Il y a eu cinq élèves engagés, dont une fille qui
arrive l'année prochaine, Katrin Schrader. Je dis toujours à Luca
que je n'irai jamais chercher un danseur si un danseur ne manifeste
pas d'abord un intérêt ou une envie de venir travailler dans la
compagnie. Je les laisse très autonomes. Je ne suis d'ailleurs pas
forcément en accord total avec la manière dont il conçoit l'école,
mais je trouve formidable qu'il y ait quelqu'un qui s'en occupe avec
une vision un peu différente. Je ne suis pas le directeur effectif,
au sens où je ne suis pas le directeur de la formation pédagogique.
Je suis le directeur de la structure, je lui donne les moyens de
fonctionner, je protège la formation des élèves, j'assume les
responsabilités s'il y a des problèmes majeurs... Si j'étais en
total désaccord avec Luca, ça s'arrêterait, mais je veux quand
même leur laisser penser eux-mêmes le cursus de formation. Ce sont
eux qui sont dans l'école et y travaillent. Chaque année, dans les
examens, on intègre une partie de mon répertoire. Par exemple, ils
ont fait la variation du Cygne noir ou celle de la Marâtre. Je les
ai également fait danser dans mon Casse-noisette en décembre.

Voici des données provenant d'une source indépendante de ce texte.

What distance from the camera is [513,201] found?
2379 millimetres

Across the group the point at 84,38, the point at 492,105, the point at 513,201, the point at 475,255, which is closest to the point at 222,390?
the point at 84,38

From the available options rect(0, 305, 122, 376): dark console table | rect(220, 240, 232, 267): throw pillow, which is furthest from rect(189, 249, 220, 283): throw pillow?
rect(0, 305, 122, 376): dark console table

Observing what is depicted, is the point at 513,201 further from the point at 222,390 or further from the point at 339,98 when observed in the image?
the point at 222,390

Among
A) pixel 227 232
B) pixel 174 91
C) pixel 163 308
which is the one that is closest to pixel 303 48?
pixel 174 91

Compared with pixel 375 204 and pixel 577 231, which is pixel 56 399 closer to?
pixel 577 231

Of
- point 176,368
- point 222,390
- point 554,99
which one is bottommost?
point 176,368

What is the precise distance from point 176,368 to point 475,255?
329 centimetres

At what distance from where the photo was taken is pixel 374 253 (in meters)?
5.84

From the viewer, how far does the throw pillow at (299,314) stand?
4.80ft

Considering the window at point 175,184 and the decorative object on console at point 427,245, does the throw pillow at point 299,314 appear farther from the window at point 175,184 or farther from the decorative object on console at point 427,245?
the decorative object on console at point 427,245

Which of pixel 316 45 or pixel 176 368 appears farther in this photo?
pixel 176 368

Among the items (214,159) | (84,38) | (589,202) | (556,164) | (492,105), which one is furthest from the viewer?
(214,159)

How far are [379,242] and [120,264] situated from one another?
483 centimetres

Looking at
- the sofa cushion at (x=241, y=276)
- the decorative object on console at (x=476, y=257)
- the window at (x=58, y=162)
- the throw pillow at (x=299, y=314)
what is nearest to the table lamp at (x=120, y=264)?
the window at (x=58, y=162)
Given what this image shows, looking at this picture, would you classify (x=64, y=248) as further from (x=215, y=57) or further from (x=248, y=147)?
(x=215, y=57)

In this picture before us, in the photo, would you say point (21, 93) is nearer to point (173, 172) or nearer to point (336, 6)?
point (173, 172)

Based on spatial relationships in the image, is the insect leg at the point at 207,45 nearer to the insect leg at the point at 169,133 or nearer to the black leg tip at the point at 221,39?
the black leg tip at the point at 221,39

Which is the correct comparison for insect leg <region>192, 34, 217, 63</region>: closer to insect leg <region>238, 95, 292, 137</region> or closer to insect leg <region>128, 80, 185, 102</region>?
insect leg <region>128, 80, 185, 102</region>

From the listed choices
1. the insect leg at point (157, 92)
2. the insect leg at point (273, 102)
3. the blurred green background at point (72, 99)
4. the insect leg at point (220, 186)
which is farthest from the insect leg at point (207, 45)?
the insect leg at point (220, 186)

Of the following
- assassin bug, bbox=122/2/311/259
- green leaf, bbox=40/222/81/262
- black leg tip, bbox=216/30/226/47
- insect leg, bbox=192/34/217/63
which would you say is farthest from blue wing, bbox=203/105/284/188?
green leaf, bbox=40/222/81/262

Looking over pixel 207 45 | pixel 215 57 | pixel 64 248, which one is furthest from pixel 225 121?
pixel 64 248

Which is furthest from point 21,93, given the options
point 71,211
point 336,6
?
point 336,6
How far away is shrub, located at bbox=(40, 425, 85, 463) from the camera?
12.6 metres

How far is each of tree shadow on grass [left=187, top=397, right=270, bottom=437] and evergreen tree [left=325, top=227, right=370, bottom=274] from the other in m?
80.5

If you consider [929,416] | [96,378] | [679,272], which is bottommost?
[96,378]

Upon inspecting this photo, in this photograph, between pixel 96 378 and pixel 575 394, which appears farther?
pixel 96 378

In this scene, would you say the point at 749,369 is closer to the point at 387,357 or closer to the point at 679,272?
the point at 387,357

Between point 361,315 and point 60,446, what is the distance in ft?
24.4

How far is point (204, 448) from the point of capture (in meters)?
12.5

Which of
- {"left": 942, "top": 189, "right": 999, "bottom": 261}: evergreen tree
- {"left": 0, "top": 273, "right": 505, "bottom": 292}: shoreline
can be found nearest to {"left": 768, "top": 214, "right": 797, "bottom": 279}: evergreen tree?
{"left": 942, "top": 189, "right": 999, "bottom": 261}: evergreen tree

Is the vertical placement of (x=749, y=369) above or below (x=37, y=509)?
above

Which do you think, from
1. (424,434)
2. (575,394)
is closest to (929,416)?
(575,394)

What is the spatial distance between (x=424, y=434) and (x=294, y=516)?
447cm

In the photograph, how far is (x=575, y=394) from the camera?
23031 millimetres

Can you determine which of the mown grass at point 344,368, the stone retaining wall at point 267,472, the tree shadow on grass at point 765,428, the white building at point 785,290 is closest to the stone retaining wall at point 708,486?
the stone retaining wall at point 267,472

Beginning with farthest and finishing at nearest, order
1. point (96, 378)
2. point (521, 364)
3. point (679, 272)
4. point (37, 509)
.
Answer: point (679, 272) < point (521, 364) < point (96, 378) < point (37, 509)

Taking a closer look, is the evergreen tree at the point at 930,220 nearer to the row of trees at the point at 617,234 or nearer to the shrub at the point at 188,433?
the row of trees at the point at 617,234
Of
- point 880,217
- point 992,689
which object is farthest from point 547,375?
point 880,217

De même, les jeunes chorégraphes de la compagnie travaillent avec
eux. Mais c'est parce que j'ai envie que ces enfants, qui ont la
chance d'avoir un chorégraphe sur place, puissent avoir ce rapport.
Après, je suis attentif à ne pas trop en faire. Je ne veux pas
exercer de main-mise discrète sur l'école. Ils ne sont pas là pour
moi. L'Académie reste une école pré-professionnelle, pas une
compagnie junior. On forme des danseurs, on pense à eux et à leur
avenir. Très tôt, il faut leur donner une autonomie de choix, leur
ouvrir l'esprit et les laisser décider. S'ils mangent tous les jours
des ballets de Maillot, évidement que cela influera sur leur
perception des choses. Je laisse d'ailleurs Luca inviter des
chorégraphes avec lesquels je n'ai aucune affinité. C'est un gros
choc de sortir ensuite de cette école : les élèves sont en
internat, ils vivent entre eux, ils sont assez protégés, peu
nombreux de surcroît. Il y a un substitut familial très fort.

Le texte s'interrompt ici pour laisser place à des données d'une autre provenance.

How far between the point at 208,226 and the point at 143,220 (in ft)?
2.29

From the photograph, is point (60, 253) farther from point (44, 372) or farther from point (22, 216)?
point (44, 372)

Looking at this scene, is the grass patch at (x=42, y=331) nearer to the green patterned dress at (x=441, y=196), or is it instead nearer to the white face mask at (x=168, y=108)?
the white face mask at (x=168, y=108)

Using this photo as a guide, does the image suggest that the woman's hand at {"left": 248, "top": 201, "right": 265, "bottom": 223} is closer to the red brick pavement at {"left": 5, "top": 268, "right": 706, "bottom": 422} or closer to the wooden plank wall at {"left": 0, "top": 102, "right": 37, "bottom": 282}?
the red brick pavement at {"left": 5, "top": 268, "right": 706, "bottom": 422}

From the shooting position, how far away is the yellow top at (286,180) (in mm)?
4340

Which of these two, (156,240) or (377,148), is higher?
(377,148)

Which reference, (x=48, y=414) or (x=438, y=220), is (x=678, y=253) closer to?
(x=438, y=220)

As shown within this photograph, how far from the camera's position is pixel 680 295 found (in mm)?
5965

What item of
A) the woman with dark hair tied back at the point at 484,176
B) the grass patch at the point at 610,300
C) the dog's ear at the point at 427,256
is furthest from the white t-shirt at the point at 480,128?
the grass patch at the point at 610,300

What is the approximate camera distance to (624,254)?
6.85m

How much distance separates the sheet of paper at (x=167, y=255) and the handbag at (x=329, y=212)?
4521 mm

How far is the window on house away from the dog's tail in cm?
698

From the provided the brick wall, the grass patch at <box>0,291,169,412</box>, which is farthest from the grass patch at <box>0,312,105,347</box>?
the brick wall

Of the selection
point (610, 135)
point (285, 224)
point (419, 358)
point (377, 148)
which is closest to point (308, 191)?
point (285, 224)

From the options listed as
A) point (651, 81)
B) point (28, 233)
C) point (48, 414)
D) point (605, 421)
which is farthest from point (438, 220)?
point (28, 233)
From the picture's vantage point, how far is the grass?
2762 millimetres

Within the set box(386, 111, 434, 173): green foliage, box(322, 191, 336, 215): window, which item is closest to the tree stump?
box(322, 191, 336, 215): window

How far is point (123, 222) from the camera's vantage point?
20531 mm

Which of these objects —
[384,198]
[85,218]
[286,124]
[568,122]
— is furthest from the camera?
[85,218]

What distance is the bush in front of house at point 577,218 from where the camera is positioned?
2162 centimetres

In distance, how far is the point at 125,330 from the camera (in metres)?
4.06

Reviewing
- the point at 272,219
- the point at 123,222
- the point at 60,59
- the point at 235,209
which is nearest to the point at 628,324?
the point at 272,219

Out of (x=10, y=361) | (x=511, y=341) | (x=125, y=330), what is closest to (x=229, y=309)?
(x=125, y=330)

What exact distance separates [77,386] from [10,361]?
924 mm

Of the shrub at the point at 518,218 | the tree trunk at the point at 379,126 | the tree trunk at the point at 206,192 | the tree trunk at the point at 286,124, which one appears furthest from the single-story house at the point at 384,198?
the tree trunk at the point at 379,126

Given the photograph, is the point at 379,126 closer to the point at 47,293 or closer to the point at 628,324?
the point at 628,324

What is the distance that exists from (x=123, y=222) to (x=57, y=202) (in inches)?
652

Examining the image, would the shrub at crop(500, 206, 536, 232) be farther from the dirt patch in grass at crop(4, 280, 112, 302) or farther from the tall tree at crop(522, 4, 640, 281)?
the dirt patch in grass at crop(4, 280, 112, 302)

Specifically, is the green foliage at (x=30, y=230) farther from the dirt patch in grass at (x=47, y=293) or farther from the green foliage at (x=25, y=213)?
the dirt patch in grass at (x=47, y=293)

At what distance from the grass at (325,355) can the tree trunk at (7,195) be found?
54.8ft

En ce qui concerne le recrutement dans ma compagnie, je
dois dire que je ne suis pas obsédé par les bons danseurs. J'en
vois passer plein des bons danseurs. La question, c'est de savoir si
le danseur peut s'intégrer dans le groupe et dans le répertoire. Le
recrutement se fait aussi en fonction des nécessités – selon les
départs de danseurs, qui varient d'une année sur l'autre. Diriger
une compagnie, c'est créer un groupe cohérent qui répond aux
exigences du répertoire chorégraphique. Ce n'est pas en prenant des
bons danseurs qu'on fait une bonne compagnie. Là, j'en vois de très
bons, mais ils ne sont pas forcément dans l'esprit de ce que je
cherche. Donc je trouve ça formidable qu'ils aillent au Royal
Ballet, dans des compagnies allemandes, ou même au Mariinsky, comme
la petite Mei. C'est cela notre spécificité. On est d'ailleurs la
seule compagnie au monde à être uniquement composée d'étrangers –
il n'y a pas de danseurs monégasques ! Notre survie dépend
donc de l'accueil de l'autre.
Qu'est-ce
qui vous intéresse chez un danseur?
La personne, l'interprète. Commet un être humain
parvient-il à se dépasser, à aller au-delà de lui-même pour
faire ce qui va lui être demandé par un autre? Pour moi, cela
se passe dans un dialogue. Être chorégraphe, c'est accepter l'idée
de faire un travail qu'on ne pourra jamais faire tout seul, qui
dépendra toujours de l'autre. Si l'un de mes ballets n'est pas
compris et « dépassé » par le danseur, il n'existe pas.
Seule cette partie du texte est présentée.